Harlan did not get called back into the office that day. He went through his afternoon classes distracted and with a growing tension in his gut. It bugged him, that someone would do something and he’d get blamed. He couldn’t be mad at the guy though. Nothing the guy did had pointed to Harlan other than they wore the same brand hoodie and had the same build and same colour hair and had the same backpack. Still, he was mad at the guy.

After the 3:30 bell rang he went back to Ms. Adams’ office and stood in her door until she looked up. Harlan didn’t move and she gestured him in. He stepped into the office but didn’t sit down. “I went through the garbage.”

“You did what?”

“I went through the garbage and found a coupla things. Took pictures. Want ‘em?”

“You rummaged through the garbage, Harlan? That’s kind of gross.”

Harlan nodded. “I washed my hands.”

She chuckled. “You got pictures of what?”

“A phone case and a fidget spinner.”

“Could be anyone’s, Harlan. But the kid whose stuff it is said a phone went missing. I didn’t ask if it was in a case.”  She paused. “Can I see the pictures?”

Harlan nodded, dropped his pack onto the chair and pulled his phone out of the side zipper. He flipped a few screens and pulled up the shot.


Harlan nodded.

“Can you send that to me? Adams capital A” He pressed a couple of times and a whooshing sound indicated that the picture was sent. Then he flipped his finger again and held up the phone to her.

“Oh! That’s a pretty fancy fidget spinner.” She took his phone from him. “You found that in the garbage upstairs? In the bathroom?” Harlan nodded. Ms. Adams called across the office space. “Mr. Harrison, could you come here a minute?”

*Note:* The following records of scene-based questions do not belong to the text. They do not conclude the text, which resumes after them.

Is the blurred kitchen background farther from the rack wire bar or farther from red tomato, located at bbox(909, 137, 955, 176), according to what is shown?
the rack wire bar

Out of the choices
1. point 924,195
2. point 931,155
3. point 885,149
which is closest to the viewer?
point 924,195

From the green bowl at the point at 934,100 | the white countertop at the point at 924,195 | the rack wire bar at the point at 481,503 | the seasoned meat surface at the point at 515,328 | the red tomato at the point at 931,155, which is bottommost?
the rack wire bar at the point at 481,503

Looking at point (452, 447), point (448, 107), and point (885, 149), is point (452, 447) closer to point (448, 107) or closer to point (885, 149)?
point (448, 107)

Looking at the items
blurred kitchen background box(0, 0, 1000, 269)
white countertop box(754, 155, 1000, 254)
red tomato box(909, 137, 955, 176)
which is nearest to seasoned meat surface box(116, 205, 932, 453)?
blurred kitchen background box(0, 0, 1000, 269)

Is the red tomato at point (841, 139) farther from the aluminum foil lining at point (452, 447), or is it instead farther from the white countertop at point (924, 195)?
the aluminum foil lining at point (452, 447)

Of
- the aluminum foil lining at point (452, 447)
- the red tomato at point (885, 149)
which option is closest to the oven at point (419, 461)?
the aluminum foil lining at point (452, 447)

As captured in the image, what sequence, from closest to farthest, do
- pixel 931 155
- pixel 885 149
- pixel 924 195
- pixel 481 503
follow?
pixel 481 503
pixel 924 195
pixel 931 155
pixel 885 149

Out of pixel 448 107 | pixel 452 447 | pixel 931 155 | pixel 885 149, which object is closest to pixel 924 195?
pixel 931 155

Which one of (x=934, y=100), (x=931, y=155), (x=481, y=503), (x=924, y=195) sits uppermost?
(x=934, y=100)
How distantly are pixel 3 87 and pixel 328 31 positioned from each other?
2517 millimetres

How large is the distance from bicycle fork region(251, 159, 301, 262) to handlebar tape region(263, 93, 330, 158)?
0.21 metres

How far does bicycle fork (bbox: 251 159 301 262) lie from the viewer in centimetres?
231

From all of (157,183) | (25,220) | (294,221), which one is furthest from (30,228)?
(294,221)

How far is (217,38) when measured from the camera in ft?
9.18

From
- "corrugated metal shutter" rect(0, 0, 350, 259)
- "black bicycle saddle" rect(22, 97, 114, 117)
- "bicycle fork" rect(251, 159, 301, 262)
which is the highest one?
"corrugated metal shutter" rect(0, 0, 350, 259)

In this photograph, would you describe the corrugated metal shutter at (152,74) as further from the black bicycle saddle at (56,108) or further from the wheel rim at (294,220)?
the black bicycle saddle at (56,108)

A man walked in. Tall, broad, casual suit. Ms. Adam held up Harlan’s phone. “Harlan says he found that in the bathroom upstairs.” Mr. Harrison’s eyes widened slightly. He looked at Ms. Adams and walked out of the office. She didn’t say anything more but pressed a few buttons and Harlan heard the whooshing sound. She handed Harlan his phone. “Thanks, Harlan.” She paused. “You know, it would be really good for you if you didn’t show those pictures to anyone. You didn’t post them online, did you?”

Harlan was shocked. It hadn’t occurred to him to post anything online. He rarely posted at all, though he knew how. It wasn’t rocket science. His face must’ve said it all because Ms. Adams nodded. “Good. Don’t. In fact, you might want to delete those.”

There was a moment of silence between them and she smiled. “Anything else?” Harlan shook his head. “Well, then. Have a good afternoon. See you tomorrow.” Harlan nodded and said, “Bye.” He walked out of the school, across the parking lot, across the street, and headed northeast towards the river and his home.